De mulher pra Mulher...
Nutrição

De mulher pra Mulher...



Por Fernanda Timerman, nutricionista

Há umas 2 semanas, a rede de lojas Marisa lançou um comercial com o título "Homenagem". Nele, uma mulher magra vai agradecendo e homenageando os pepinos fatiados, baby cenouras, quinoas, chuchus e sopas ralas que fizeram as refeições dela menos alegres (!!!) mas que farão o verão dela mais feliz por causa do corpo que conquistou! Enquanto ela faz essa "homenagem", vai se olhando no espelho e se despindo até chegar em uma piscina onde um grupo de homens a devoram com os olhos!

Esse comercial incitou a fúria de feministas do grupo Femen que, agressivamente, quebraram uma das lojas Marisa em BH (veja aqui). Um protesto mais sutil e efetivo foi a petição online para descontinuar a veiculação dessa campanha e, com quase 600 assinaturas, cumpriu seu propósito e fez com que a Marisa fizesse, inclusive, um vídeo para "conversar" com as mulheres.
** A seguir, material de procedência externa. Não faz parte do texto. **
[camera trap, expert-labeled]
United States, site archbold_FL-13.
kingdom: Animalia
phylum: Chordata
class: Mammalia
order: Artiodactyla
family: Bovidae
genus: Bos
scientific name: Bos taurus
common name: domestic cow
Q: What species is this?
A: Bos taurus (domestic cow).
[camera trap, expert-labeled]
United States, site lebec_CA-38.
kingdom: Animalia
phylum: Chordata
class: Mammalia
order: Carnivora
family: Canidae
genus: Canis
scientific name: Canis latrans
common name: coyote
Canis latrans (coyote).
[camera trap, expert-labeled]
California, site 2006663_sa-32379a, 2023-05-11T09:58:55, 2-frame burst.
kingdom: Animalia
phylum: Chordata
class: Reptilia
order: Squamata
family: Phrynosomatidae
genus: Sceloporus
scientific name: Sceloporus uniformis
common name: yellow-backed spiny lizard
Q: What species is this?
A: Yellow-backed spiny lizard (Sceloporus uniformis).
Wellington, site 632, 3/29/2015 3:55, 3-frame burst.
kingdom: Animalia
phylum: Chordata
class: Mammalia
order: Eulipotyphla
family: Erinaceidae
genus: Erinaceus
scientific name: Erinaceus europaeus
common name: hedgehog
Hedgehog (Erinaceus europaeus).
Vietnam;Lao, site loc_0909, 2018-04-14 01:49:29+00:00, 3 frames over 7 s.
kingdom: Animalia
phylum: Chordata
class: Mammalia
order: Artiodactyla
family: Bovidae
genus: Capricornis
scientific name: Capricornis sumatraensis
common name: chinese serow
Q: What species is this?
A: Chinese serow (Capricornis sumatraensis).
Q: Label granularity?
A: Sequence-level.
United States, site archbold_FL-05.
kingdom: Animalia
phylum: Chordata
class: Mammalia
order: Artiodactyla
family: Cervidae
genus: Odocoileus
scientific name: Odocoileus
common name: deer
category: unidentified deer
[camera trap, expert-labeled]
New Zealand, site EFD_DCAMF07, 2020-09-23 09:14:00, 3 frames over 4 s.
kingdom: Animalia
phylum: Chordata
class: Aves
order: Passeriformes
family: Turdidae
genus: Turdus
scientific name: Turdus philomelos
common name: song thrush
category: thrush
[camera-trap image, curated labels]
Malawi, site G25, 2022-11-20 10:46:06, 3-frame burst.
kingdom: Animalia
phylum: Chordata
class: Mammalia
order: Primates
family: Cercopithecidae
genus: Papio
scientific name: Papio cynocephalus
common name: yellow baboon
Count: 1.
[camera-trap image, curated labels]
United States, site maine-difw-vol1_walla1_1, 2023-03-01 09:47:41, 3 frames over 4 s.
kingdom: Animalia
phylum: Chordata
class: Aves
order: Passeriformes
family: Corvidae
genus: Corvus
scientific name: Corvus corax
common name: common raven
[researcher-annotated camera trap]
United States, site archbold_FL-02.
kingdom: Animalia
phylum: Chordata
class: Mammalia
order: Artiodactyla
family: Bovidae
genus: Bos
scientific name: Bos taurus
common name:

Além disso, foi colocado um comunicado na fan-page da Marisa alegando que "o intuito foi mostrar, de forma bem-humorada, um tema tão recorrente entre algumas mulheres nesta época do ano, que é o desejo de estar bem com o seu corpo para encarar o verão....e reforça que a peça publicitária não teve em nenhum momento o objetivo de impor este ou aquele estereótipo, tampouco de encorajar a adoção de dietas radicais"...

Bom, isso não convenceu muito e obviamente é discutível. O conteúdo da propaganda encoraja claramente a adoção de dietas radicais e estereotipa sim as mulheres! Mas enfim, foi importante que a propaganda tenha sido retirada de circulação para mostrar que quando nos mobilizamos e protestamos de maneira coerente, conseguimos ser ouvidos! 

A questão que fica pendente é o mal estar com o nosso corpo que somos submetidos diariamente e que podemos revidar, teorizar e discutir. Vivemos numa era da imagem, onde não temos muito tempo para conhecer as pessoas e, portanto, nos julgam pela aparência. Inconscientemente associamos pessoas mais magras como sendo mais controladas, bem sucedidas e amadas (já que esse é o padrão vigente de beleza) e quem está acima do peso seria desleixado, excluído e mal-amado. Existem pesquisas muito sérias sobre o estigma da obesidade na nossa sociedade (presente inclusive entre profissionais da área de saúde) e obviamente, isso é fruto de pequenos fragmentos cotidiano como essa propaganda, por exemplo. Por isso a importância dessa movimentação da sociedade para a mídia, que pode parecer banal, afinal é só uma propaganda... mas que carrega consigo um conceito complexo que desemboca no sofrimento e conflito diários da maioria das mulheres!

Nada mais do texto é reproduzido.